[Data shown]
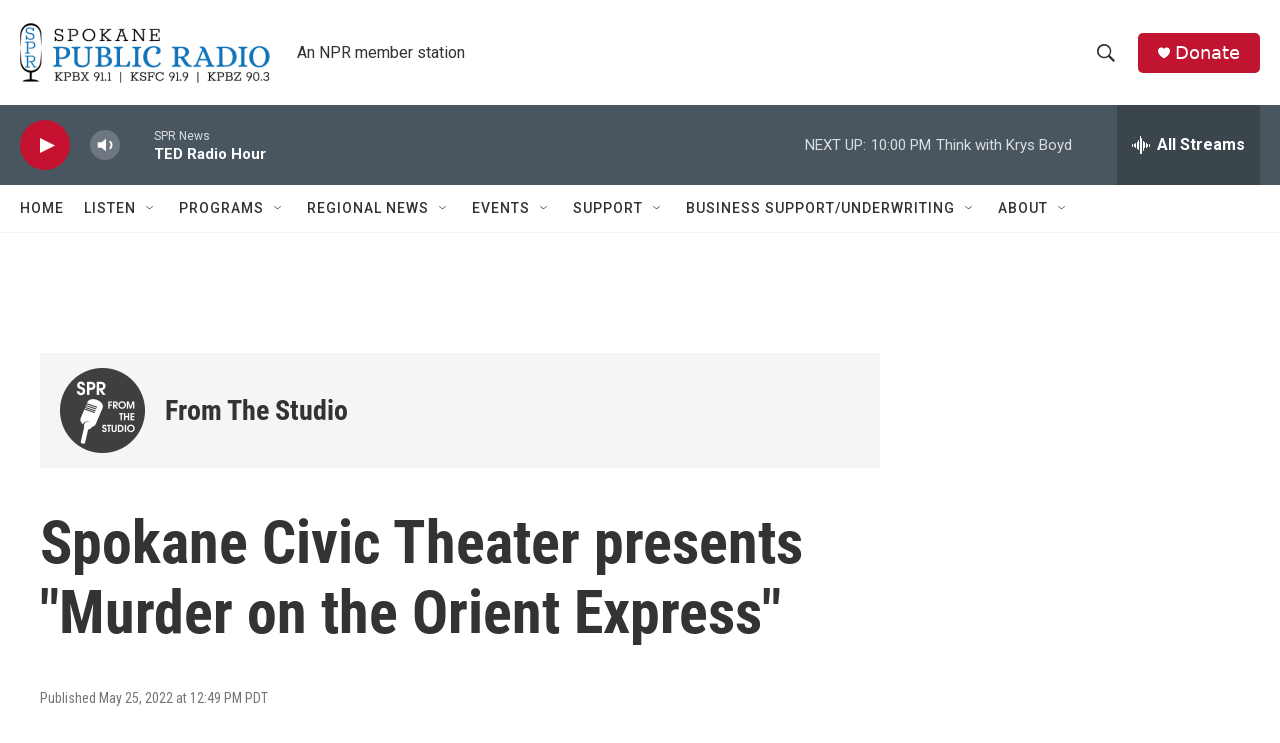

--- FILE ---
content_type: text/html; charset=utf-8
request_url: https://www.google.com/recaptcha/api2/aframe
body_size: 265
content:
<!DOCTYPE HTML><html><head><meta http-equiv="content-type" content="text/html; charset=UTF-8"></head><body><script nonce="qrCo6gEGyXMa7dxoMGcsgQ">/** Anti-fraud and anti-abuse applications only. See google.com/recaptcha */ try{var clients={'sodar':'https://pagead2.googlesyndication.com/pagead/sodar?'};window.addEventListener("message",function(a){try{if(a.source===window.parent){var b=JSON.parse(a.data);var c=clients[b['id']];if(c){var d=document.createElement('img');d.src=c+b['params']+'&rc='+(localStorage.getItem("rc::a")?sessionStorage.getItem("rc::b"):"");window.document.body.appendChild(d);sessionStorage.setItem("rc::e",parseInt(sessionStorage.getItem("rc::e")||0)+1);localStorage.setItem("rc::h",'1768973667000');}}}catch(b){}});window.parent.postMessage("_grecaptcha_ready", "*");}catch(b){}</script></body></html>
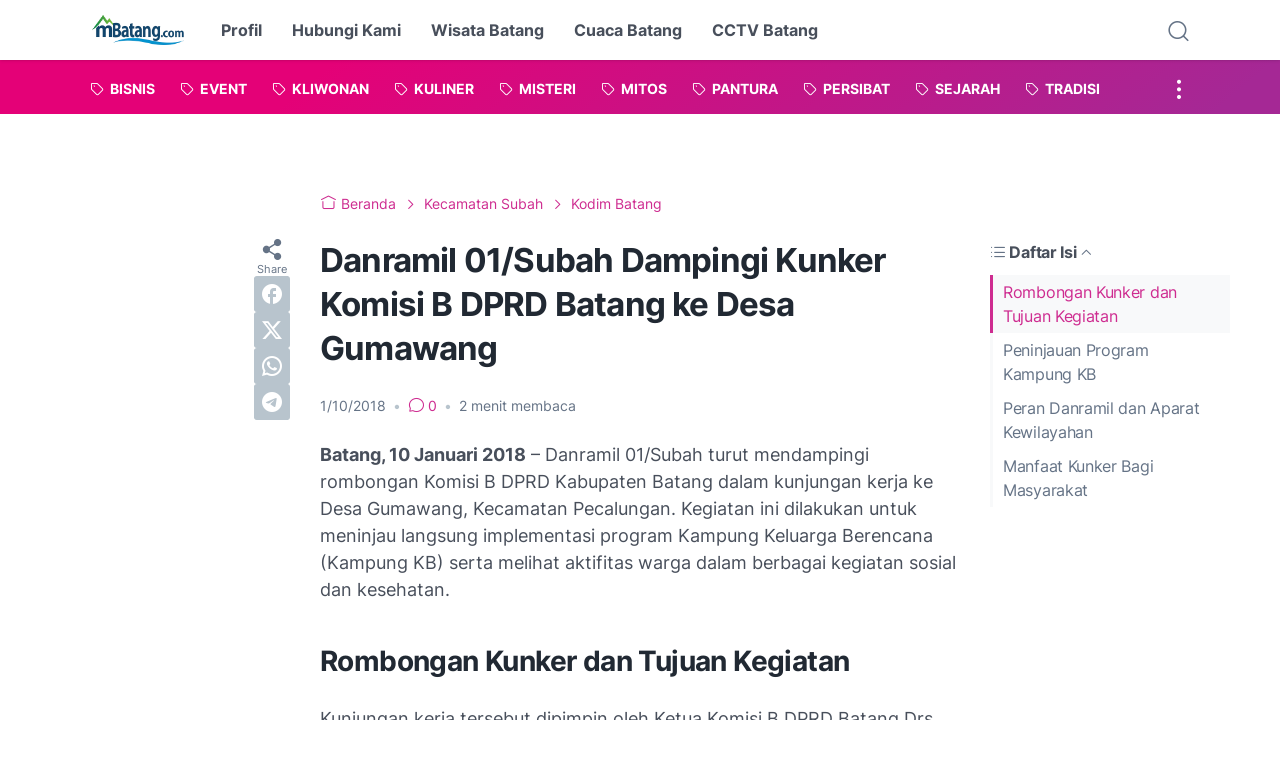

--- FILE ---
content_type: text/html; charset=utf-8
request_url: https://www.google.com/recaptcha/api2/aframe
body_size: 266
content:
<!DOCTYPE HTML><html><head><meta http-equiv="content-type" content="text/html; charset=UTF-8"></head><body><script nonce="kdfwV6_FvggyuPgucAuoZw">/** Anti-fraud and anti-abuse applications only. See google.com/recaptcha */ try{var clients={'sodar':'https://pagead2.googlesyndication.com/pagead/sodar?'};window.addEventListener("message",function(a){try{if(a.source===window.parent){var b=JSON.parse(a.data);var c=clients[b['id']];if(c){var d=document.createElement('img');d.src=c+b['params']+'&rc='+(localStorage.getItem("rc::a")?sessionStorage.getItem("rc::b"):"");window.document.body.appendChild(d);sessionStorage.setItem("rc::e",parseInt(sessionStorage.getItem("rc::e")||0)+1);localStorage.setItem("rc::h",'1769777995246');}}}catch(b){}});window.parent.postMessage("_grecaptcha_ready", "*");}catch(b){}</script></body></html>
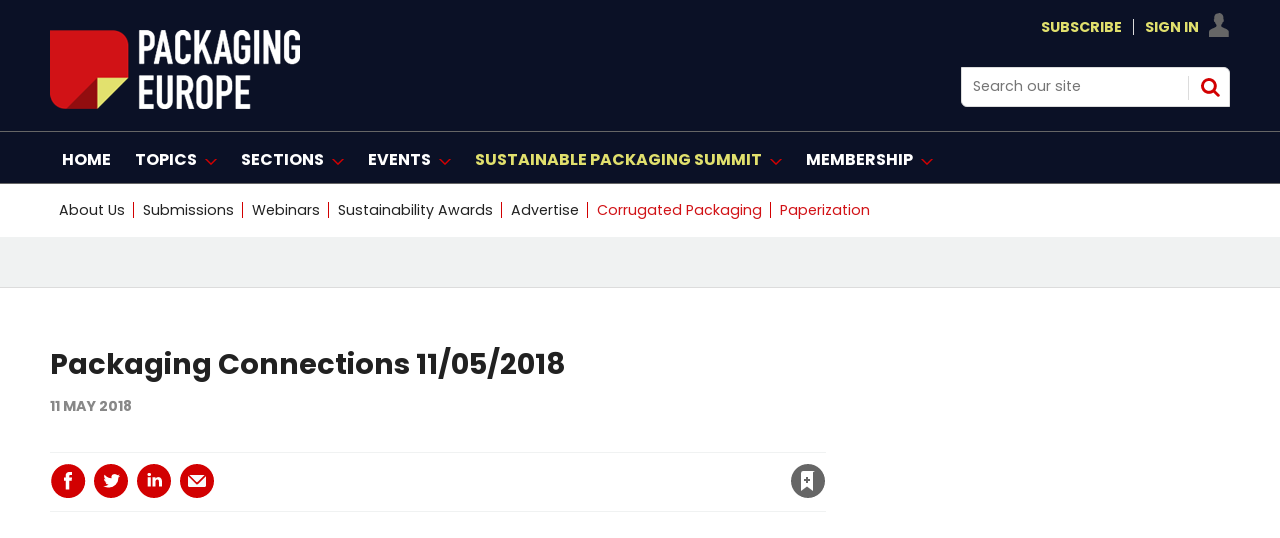

--- FILE ---
content_type: text/html; charset=utf-8
request_url: https://www.google.com/recaptcha/api2/aframe
body_size: 174
content:
<!DOCTYPE HTML><html><head><meta http-equiv="content-type" content="text/html; charset=UTF-8"></head><body><script nonce="ucZrbZ-PeY7sP3XEAVG26g">/** Anti-fraud and anti-abuse applications only. See google.com/recaptcha */ try{var clients={'sodar':'https://pagead2.googlesyndication.com/pagead/sodar?'};window.addEventListener("message",function(a){try{if(a.source===window.parent){var b=JSON.parse(a.data);var c=clients[b['id']];if(c){var d=document.createElement('img');d.src=c+b['params']+'&rc='+(localStorage.getItem("rc::a")?sessionStorage.getItem("rc::b"):"");window.document.body.appendChild(d);sessionStorage.setItem("rc::e",parseInt(sessionStorage.getItem("rc::e")||0)+1);localStorage.setItem("rc::h",'1769402957661');}}}catch(b){}});window.parent.postMessage("_grecaptcha_ready", "*");}catch(b){}</script></body></html>

--- FILE ---
content_type: application/javascript; charset=utf-8
request_url: https://fundingchoicesmessages.google.com/f/AGSKWxWwm-cpH7V5oG_QP0Av0EgoSy70tt5a9R79waPhR-QUEuRu83qoZCyitTlK79wf2Rpki4f5NJ0Erutna3BMdO2gbJ9JEAJHwRfYV0e-eTCSQxDWzztvZhH1GpzGoIvCwD16zMKpvnjH__4R7d5cqGd7mGe5F-n6oHMQOTBjqdC_j-6fKFiBwKko9C6J/__468x60_/deluxe/ad./bbad2./adcreative._pop_ad/
body_size: -1289
content:
window['29bc7bf3-3456-40d4-940b-78be98520a88'] = true;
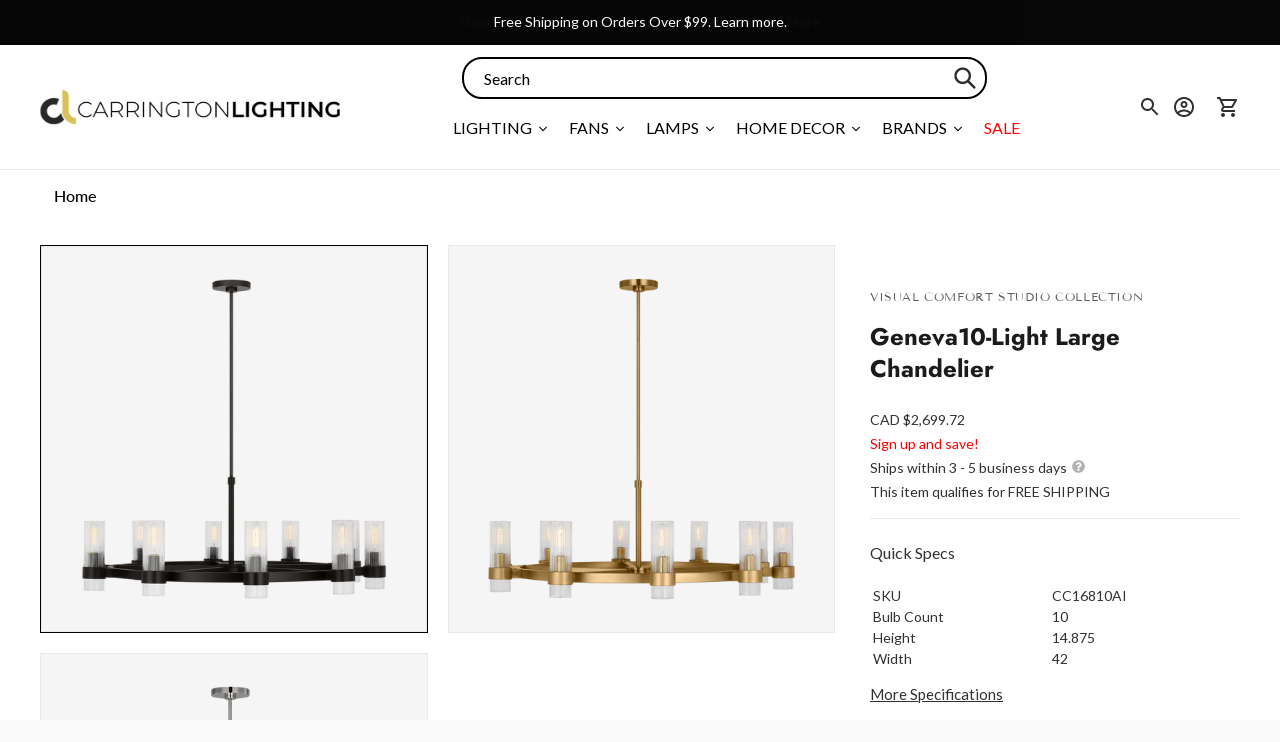

--- FILE ---
content_type: text/css
request_url: https://cdn.boostcommerce.io/widget-integration/theme/customization/carrington-lighting.myshopify.com/sxYgyLmrgx/customization-1743072578874.css
body_size: 286
content:
/*********************** Custom css for Boost AI Search & Discovery  ************************/

/*Product items */

.boost-sd__product-vendor {
    font-size:15px;
    text-transform:none;
    color:#3d4246
}

.price-from {
    text-transform:none;
}

.boost-sd__product-title {
    font-weight:600}



.boost-sd__product-price {
    font-size:14px
}

    .boost-sd__product-price-wrapper {
        flex-basis:100%;
        flex-wrap:wrap;
    }

    .boost-sd__product-price--saving {
        flex-basis:100%
    }

    .boost-sd__product-item-grid-view-layout-image {
            border: 1px solid #e9e9e9;
    width: 100%;
    text-align: center;
    margin-bottom: 15px;
    position: relative;
    }

    .boost-sd__product-label {
            font-size: 11px;
    font-weight: 700;
    text-transform: uppercase;
    padding: 2px 10px 1px;
    padding-top: 2px;
    padding-right: 10px;
    padding-bottom: 1px;
    padding-left: 10px;
    left: auto;
    line-height:1.4;
    border: 1px solid transparent;
    vertical-align: top;

    }

    .boost-sd__product-item {
        row-gap:0
    }

    

    .boost-sd__product-label--custom-label-by-tag {
            background-color: #214092
     }


.more-options {
   
   font-size:16px;
   font-style:italic;;
   color:#222222;
   width:100%

}

/* Filter tree */

 /* .boost-sd__filter-tree-wrapper {
    position:sticky;
    top:120px
} */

[Exercise brief] Lines of the listing above that contain the word "label" must all be copied.

[Written answer]
    .boost-sd__product-label {
    .boost-sd__product-label--custom-label-by-tag {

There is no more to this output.